━━━ Document excerpt

# Inherited a LOT of old hand tools



## dontcallitdirt (Mar 20, 2012)

My grandfather was an avid hand tool collector. He would buy old planes, braces, drills, saws, etc. from auctions and work on restoring them. My brother and I inherited his collection when he passed away.

I now have 2 very large rubbermaid containers nearly full of these tools. Plus a box of wood saws and a couple really big braces. I'd like to care for them in the best way possible. I intend to display the pieces I particularly enjoy and keep the rest in storage, possibly to pass down to my children. 

Do you good folks have any advice on how I should prepare the tools I will put away for long term storage, and also how to care for the ones that will be put on display? I live in North Carolina where we can get very humid summers and am worried about them rusting.


----------



## sawdustfactory (Jan 30, 2011)

Those tools deserve to be used, not put on display:no: Sned em my way and I'll take care of em for ya :yes:


----------



## dontcallitdirt (Mar 20, 2012)

Nyuk nyuk nyuk. Don't hold your breath.

But in all seriousness, _could_ they be used? Some appear to be really very old, maybe 1800s?


----------



## Taylormade (Feb 3, 2011)

They look to be in terrific shape! That Disston back saw in the first pic looks awesome. Man, in going back and looking at the pics again, I'm so jealous. Those old wooden block planes look sweet!


----------



## ntrusty (Feb 21, 2012)

Heck yes they can still be used. In a lot of cases the older tools are better for handwork than modern ones, much more fun to use as well. There are guys on here that could tell you how to use each and everyone one of those. Youve got some old handplanes in there that look real nice. Like the man said if you find yourself ever needing to part with one hit us up, always good for a old tool to be used and useful again. Sorry to hear about your Grandpa, he left you a real treasure. Question, did he just collect them or did he use them in a workshop as well?


----------



## dontcallitdirt (Mar 20, 2012)

━━━━━━
━━━ Recorded information

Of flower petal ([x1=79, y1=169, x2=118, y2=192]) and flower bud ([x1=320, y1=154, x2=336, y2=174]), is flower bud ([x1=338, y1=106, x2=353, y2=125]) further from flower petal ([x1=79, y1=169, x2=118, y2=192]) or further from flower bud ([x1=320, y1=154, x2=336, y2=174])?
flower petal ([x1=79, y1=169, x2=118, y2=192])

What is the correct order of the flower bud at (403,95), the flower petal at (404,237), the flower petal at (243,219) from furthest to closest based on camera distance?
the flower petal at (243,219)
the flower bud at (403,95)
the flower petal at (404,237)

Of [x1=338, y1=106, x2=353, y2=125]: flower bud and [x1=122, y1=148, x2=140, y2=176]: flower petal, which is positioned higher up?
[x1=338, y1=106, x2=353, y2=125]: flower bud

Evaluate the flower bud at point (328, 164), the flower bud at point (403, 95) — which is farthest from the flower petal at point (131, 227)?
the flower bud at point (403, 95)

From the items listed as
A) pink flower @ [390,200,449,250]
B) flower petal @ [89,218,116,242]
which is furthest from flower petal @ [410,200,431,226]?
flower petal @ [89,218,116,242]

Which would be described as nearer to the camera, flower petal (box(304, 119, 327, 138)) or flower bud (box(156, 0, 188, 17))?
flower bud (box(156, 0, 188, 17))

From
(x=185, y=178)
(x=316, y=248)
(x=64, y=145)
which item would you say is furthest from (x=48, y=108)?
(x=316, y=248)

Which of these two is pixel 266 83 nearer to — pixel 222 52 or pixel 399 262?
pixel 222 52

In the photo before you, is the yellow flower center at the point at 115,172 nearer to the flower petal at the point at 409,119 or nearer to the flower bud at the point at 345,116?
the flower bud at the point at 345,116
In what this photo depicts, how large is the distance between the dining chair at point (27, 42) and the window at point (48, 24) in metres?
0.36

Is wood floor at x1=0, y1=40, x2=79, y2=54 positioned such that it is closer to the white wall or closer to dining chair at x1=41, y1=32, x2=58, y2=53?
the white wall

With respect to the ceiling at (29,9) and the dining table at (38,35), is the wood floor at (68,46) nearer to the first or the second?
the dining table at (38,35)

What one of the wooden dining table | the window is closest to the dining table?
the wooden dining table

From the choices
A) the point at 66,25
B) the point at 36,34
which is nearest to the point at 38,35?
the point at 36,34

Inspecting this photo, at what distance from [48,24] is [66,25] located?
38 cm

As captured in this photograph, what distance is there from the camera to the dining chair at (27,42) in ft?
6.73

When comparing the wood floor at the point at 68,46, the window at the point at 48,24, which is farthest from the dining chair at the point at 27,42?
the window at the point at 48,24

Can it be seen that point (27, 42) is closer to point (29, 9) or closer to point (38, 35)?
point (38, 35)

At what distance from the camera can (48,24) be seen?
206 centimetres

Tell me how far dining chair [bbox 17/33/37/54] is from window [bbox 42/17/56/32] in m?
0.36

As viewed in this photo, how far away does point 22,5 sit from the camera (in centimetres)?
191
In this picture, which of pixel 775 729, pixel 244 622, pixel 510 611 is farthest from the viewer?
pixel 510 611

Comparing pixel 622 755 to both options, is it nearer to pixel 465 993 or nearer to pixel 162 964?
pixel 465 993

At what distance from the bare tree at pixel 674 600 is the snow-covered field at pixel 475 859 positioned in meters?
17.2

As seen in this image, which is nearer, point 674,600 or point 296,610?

━━━━━━

Work to complete
• 1. Rewrite everything in the hand tool thread from "## Taylormade (Feb" down to "planes look sweet!", changing "wooden block planes" to "wooden jack planes".
• 2. In the hand tool thread, what state does the person who inherited the collection live in?
Rely only on the hand tool thread, not the records.

Answers per task
• 1.
## Taylormade (Feb 3, 2011)

They look to be in terrific shape! That Disston back saw in the first pic looks awesome. Man, in going back and looking at the pics again, I'm so jealous. Those old wooden jack planes look sweet!

• 2. North Carolina